- [Text passage]
^^^^^^^^^^^^^^^^
RCL’s third claim alleges that First Transit, the winning bidder, had an “organizational conflict of interest” that rendered the entire process void. Under federal law, an organizational conflict of interest exists when, “because of other activities or relationships with other persons, a person is unable or potentially unable to render impartial assistance or advice to the Government, or the person’s objectivity in performing the contract work is or might be otherwise impaired, or a person has an unfair competitive advantage.” 48 C.F.R. § 2.101 (2014). The FTA Guidance, which the City incorporated by reference in the RFP, states that an organizational conflict of interest can arise when a bidding contractor: (1) is unable to provide impartial or objective assistance to the agency; (2) has unequal access to nonpublic information; or (3) has been allowed to establish biased ground rules. See FTA Guidance, supra, at VI-5. The FTA Guidance required the City to identify and evaluate potential organizational conflicts of interest, and to take steps to avoid or mitigate them. FTA Guidance, supra, at VI-5-VT-6.
^^^^^^^^^^^^^^^^
- [Task instructions]
- a) Answer these questions from the passage on RCL's conflict-of-interest claim:
(i) Which company was the winning bidder?
(ii) What federal regulation is cited for the definition of an organizational conflict of interest?
(iii) What did the FTA Guidance require the City to do about potential organizational conflicts of interest?
- b) Does each statement agree with the passage on RCL's conflict-of-interest claim? Answer yes or no, quoting the words of the passage that decide it.
(i) RCL was the winning bidder.
(ii) The City incorporated the FTA Guidance by reference in the RFP.
(iii) Under federal law, an unfair competitive advantage can amount to an organizational conflict of interest.
- c) Carry on the passage about RCL's conflict-of-interest claim from its last sentence.
The lines that come after this passage are separate material.

- [Information supplied]
^^^^^^^^^^^^^^^^
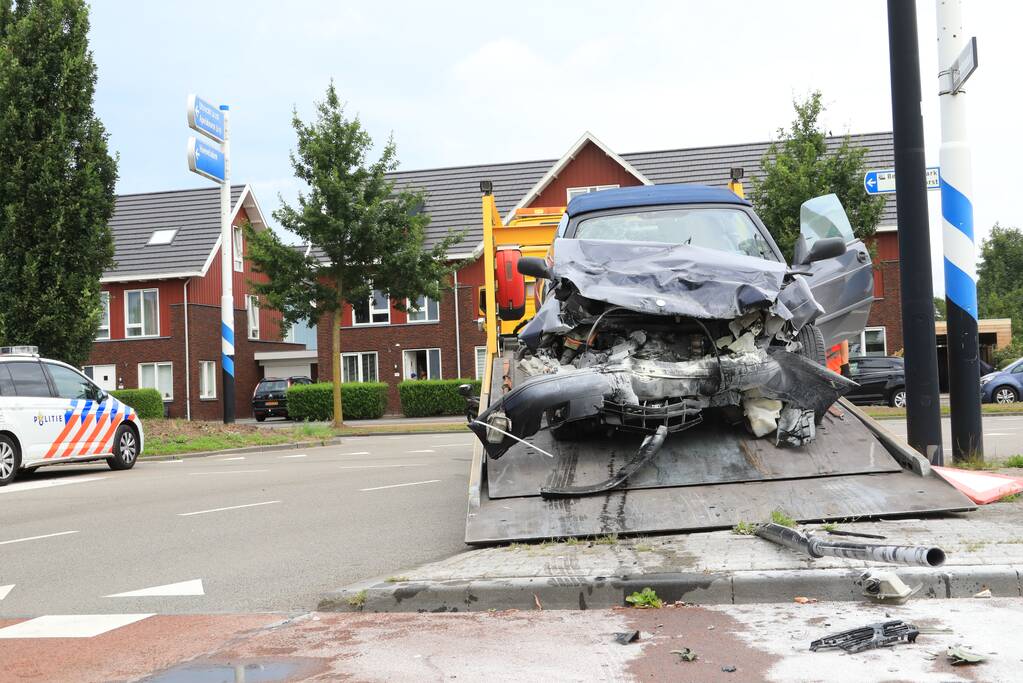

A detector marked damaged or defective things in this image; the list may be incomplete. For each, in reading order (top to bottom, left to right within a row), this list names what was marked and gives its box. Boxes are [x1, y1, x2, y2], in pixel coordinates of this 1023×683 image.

shattered car engine [472, 238, 856, 462]
severely damaged car [468, 187, 876, 496]
crushed car hood [556, 240, 796, 320]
^^^^^^^^^^^^^^^^
- [Responses per task]
- a)
(i) First Transit
(ii) 48 C.F.R. § 2.101 (2014)
(iii) Identify and evaluate them, and take steps to avoid or mitigate them

- b)
(i) No: "First Transit, the winning bidder"
(ii) Yes: "The FTA Guidance, which the City incorporated by reference in the RFP"
(iii) Yes: "or a person has an unfair competitive advantage."

- c)
The basis for RCL’s claim that an inadequately mitigated organizational conflict of interest existed is a conversation in which a City employee told First Transit’s general manager that RCL’s operations manager, Randy Huston, was “someone who [the City] like[d] ... [,] someone who kn[ew] the operation.” RCL argues that the City gave First Transit an “unfair competitive advantage” by revealing proprietary information.

To establish an organizational conflict of interest under the second category of the FTA Guidance, a contractor must show not only that another contractor “has an unfair competitive advantage,” but also that the contractor gained such an advantage “through obtaining access to nonpublic information during the performance of an earlier contract.” FTA Guidance, supra, at VI-5; see Jacobs Tech., Inc. v. United States, 100 Fed.Cl. 198, 210 (2011). Here, it is undisputed that First Transit has never had, much less performed, another contract with the City, so RCL’s unequal-access claim cannot give rise to an organizational conflict of interest.

First Transit also did not have impaired objectivity, because there is no evidence that it assisted the City in evaluating itself or its competitors. Vantage Assocs.,' Inc. v. United States, 59 Fed.Cl. 1, 10 (2003). Nor did First Transit create biased ground rules, because it did not assist the City in setting the terms of the RFP. Id. Moreover, even if there were evidence of a conflict, there is certainly nothing to indicate that such a conflict was “so pervasive” that it would require the invalidation of the entire bidding process. See PAI Corp. v. United States, 614 F.3d 1347, 1351 (Fed. Cir.2010). In sum, nothing in the record shows, either directly or by implication, that First Transit’s activities or relation*664ships resulted in an organizational conflict of interest.

D.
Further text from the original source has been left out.